Extracted text:

--- Begin ---

You've probably done it, but all of the studio wiring should be very carefully planned before beginning construction. Even the signal paths. There is a tendency is to put it off until you get there, but I wouldn't advise it! If you can decide now all the details, you'll be so glad you did, later, even if something changes. During the construction process with contractors, the world moves very fast. You _will be_ met with challenges and will need your extra time to figure out a way around them.
Suggestion: put large (2-1/2" or larger) flex conduit in the walls wherever the signal path is to go, especially from behind the control desk area. I added more, straight through the ceiling to eliminate any "oops, I wish I ran some cable to THAT room from here" problems. If you run conduit to the ceiling and terminate it in the attic in EVERY ROOM, you can later run any cable to any room you like. I was generous with the diameter and later found it to be a blessing! (You might also remember not to try pulling cable through this stuff on hot, muggy, sticky days! - but DO use cable grease for those long runs, especially in flex cable, which tends to be sticky, anyway.)


----------



## immortalgropher (Feb 16, 2010)

What do those of you who currently own a studio pay a month for expenses? I'm talking mainly in terms of major bills like electricity, etc? is it greater than or less than 4k a month? Maybe I'm batting too far out, but I've been asked that question and need a round estimate.


----------



## ejbragg (Dec 13, 2009)

Our electrical bill is a little higher than when the studio is not running - probably about $50 / month more. Really not a lot more.

--- End ---

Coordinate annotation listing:
--- Begin ---

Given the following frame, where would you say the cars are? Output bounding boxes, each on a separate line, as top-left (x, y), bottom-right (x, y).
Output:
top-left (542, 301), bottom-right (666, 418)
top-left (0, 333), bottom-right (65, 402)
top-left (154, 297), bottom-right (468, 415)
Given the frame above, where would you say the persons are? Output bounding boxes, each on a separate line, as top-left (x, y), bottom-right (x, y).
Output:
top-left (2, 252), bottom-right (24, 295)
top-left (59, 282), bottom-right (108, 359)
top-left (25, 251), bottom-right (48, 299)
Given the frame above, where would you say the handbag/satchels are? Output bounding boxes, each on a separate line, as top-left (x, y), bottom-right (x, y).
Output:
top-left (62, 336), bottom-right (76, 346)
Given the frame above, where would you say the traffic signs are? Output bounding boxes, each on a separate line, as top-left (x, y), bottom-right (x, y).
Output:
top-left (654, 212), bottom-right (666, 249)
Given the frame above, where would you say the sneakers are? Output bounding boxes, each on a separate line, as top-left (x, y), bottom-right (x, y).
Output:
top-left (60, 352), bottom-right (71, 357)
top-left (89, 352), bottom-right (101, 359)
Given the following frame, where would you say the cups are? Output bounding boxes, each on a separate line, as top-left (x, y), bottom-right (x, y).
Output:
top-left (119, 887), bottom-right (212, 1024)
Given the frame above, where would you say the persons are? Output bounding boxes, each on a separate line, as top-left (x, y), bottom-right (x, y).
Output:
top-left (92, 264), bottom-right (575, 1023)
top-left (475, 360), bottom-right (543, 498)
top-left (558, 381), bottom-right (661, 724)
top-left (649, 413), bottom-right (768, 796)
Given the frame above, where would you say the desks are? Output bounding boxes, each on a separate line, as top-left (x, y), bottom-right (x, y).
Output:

--- End ---

Exercise directions: According to the studio forum thread, how much higher does the electrical bill run when the studio is operating? The listing is separate material, unrelated to the studio forum thread.

Solution to the problem: About $50 a month more.